RE: how are orthographic equivalents for tokens documented? from Al Gilman on 2001-09-08 (www-voice@w3.org from July to September 2001)

From: Al Gilman <asgilman@iamdigex.net>
Date: Fri, 07 Sep 2001 23:21:05 -0400
To: <andrew.hunt@speechworks.com>, <www-voice@w3.org>
Message-Id: <200109080258.WAA9474090@smtp2.mail.iamworld.net>
At 07:30 PM 2001-09-03 , Andrew Hunt wrote:
>Al,
>
>The WG has visited pronunciation and lexicon issues several times 
>in the context of preparing the grammar spec.  The following is my 
>best effort at a summary of the overall group position:
>
>1. Version 1.0 of the Grammar Spec will not permit within-grammar
>   specification of pronunciations

AG::

Well first off, this is very good to hear.

I had it the other way around.  The way I read the grammar specification, it
_only_ included "sounds like" tokens as terminals, without regard for
dictionary spellings.

If your concept of grammar definition is that the token terminals are words
spelled as they would be found in the dictionary, and how to expect it to
sound
is clarified in the optional referenced lexicon, then that is much better.
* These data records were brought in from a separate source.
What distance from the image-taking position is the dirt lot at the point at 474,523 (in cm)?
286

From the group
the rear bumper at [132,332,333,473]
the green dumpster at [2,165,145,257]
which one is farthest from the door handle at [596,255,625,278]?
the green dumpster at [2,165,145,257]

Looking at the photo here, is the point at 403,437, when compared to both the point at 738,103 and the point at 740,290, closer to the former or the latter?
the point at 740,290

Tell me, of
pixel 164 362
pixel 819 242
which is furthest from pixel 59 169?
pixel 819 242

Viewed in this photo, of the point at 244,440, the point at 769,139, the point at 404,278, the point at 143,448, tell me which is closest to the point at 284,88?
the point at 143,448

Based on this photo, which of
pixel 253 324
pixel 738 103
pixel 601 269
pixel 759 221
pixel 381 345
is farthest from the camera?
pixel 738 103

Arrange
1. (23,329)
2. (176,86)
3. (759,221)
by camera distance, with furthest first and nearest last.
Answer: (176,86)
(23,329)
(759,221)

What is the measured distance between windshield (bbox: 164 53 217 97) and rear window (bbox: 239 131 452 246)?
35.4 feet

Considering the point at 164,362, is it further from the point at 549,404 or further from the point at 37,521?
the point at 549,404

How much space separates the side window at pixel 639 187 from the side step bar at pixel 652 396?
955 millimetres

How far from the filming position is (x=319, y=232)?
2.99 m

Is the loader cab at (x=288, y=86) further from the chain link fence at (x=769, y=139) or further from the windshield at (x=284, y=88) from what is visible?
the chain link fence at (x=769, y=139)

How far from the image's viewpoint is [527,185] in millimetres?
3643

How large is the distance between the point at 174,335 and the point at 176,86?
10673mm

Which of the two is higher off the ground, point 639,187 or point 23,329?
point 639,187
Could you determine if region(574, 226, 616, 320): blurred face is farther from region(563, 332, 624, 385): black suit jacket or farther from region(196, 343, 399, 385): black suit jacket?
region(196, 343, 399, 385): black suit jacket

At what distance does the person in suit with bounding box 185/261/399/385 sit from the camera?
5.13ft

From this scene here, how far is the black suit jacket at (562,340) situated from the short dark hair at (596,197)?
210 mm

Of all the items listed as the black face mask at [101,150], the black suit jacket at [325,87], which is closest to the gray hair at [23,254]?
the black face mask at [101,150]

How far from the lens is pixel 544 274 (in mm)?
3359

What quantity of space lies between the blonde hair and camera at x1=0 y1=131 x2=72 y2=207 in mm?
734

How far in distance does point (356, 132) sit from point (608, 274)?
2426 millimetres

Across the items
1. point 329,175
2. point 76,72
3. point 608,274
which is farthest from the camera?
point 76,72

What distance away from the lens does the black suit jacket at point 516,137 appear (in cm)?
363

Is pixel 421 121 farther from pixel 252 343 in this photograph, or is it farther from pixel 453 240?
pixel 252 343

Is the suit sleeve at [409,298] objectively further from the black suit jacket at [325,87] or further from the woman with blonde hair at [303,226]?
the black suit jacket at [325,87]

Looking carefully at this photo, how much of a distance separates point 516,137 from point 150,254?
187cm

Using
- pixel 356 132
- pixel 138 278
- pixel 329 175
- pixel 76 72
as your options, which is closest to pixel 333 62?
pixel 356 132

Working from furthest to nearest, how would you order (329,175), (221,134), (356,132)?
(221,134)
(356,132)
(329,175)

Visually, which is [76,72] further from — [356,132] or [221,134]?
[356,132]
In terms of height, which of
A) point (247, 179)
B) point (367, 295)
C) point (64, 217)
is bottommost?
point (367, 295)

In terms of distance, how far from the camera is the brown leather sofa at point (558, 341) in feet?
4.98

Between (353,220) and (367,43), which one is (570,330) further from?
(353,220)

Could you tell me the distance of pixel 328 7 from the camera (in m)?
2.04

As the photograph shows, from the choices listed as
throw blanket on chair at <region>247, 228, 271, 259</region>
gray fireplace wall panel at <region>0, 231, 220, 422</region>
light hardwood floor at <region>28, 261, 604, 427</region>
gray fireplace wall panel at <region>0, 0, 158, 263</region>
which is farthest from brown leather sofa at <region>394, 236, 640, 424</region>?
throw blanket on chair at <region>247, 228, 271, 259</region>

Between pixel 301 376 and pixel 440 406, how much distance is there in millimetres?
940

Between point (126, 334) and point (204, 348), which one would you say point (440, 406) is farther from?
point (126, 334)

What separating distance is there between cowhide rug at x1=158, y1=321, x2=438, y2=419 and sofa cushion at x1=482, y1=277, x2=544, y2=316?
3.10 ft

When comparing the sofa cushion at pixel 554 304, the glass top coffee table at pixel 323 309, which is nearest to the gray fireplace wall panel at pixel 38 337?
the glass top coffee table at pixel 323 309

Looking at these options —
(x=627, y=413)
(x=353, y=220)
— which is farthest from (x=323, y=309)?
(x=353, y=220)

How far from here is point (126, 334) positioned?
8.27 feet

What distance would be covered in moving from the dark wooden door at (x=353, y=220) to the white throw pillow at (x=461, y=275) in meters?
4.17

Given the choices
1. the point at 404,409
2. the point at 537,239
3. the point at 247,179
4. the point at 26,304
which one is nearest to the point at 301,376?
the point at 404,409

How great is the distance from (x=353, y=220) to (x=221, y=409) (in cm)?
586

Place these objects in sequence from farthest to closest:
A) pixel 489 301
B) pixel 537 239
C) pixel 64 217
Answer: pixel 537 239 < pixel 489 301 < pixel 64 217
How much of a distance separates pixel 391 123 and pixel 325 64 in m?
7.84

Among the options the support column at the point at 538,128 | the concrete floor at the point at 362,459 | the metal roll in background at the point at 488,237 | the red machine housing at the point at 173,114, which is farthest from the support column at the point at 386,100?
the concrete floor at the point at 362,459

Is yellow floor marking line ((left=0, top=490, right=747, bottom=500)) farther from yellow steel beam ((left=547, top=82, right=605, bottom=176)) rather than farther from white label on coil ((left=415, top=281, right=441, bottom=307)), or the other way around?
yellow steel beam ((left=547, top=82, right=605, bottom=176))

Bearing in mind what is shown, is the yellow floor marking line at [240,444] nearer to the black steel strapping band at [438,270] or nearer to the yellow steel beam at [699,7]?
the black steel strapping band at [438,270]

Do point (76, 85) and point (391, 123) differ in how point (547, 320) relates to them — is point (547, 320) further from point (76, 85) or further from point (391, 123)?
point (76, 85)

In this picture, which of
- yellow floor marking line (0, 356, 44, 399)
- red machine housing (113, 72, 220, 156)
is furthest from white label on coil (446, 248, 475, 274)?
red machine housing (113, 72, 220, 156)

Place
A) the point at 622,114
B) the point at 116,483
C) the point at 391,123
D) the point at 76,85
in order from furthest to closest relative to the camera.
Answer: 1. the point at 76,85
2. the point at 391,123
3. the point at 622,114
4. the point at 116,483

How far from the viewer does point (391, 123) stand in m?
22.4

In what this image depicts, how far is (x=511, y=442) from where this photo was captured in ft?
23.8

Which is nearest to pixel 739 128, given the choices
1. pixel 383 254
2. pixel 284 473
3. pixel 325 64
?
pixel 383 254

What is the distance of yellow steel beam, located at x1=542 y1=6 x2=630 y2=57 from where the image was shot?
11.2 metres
>2. The most recent draft (August 20) adds a <lexicon> element that
>   permits reference to an external pronunciation lexicon
>3. Review of RUBY found that it was not suited to the needs of the
>   grammar pronunciation problem.  I cannot comment on the details
>   as other WG members did the review
>4. Pronunciation lookup should be outside the scope of the Semantic
>   Interpretation spec.  Put differently, the grammar spec should be
>   complete and stand-alone on the topic of pronunciations

AG::

As it may be clear by now, our concern is with whether the definition of the
input to which the system responds is captured in a form [orthodox spelling]
usable with visual or tactile media (such as Braille).  I believe that
standard
spelling is "semantic enough" for the desired 'repurposability" in this
respect.

>5. The specification, as currently drafted, is sufficient to produce
>   interoperable implementations for a majority of use cases (but
>   certainly not all)
>
>FYI, the Voice Browser WG has begun work on a Pronunciation Lexicon
>specification with a Requirements document being released earlier 
>this year.  I do not anticipate a first working draft of that before
>the end of this year.
>
>> It is not clear that WAI can approve this document going to PR until that
>> mechanism is defined and it is clear it works.
>
>Could you please expand upon this comment so that we can have a 
>sense for the benchmark that the spec will be reviewed against.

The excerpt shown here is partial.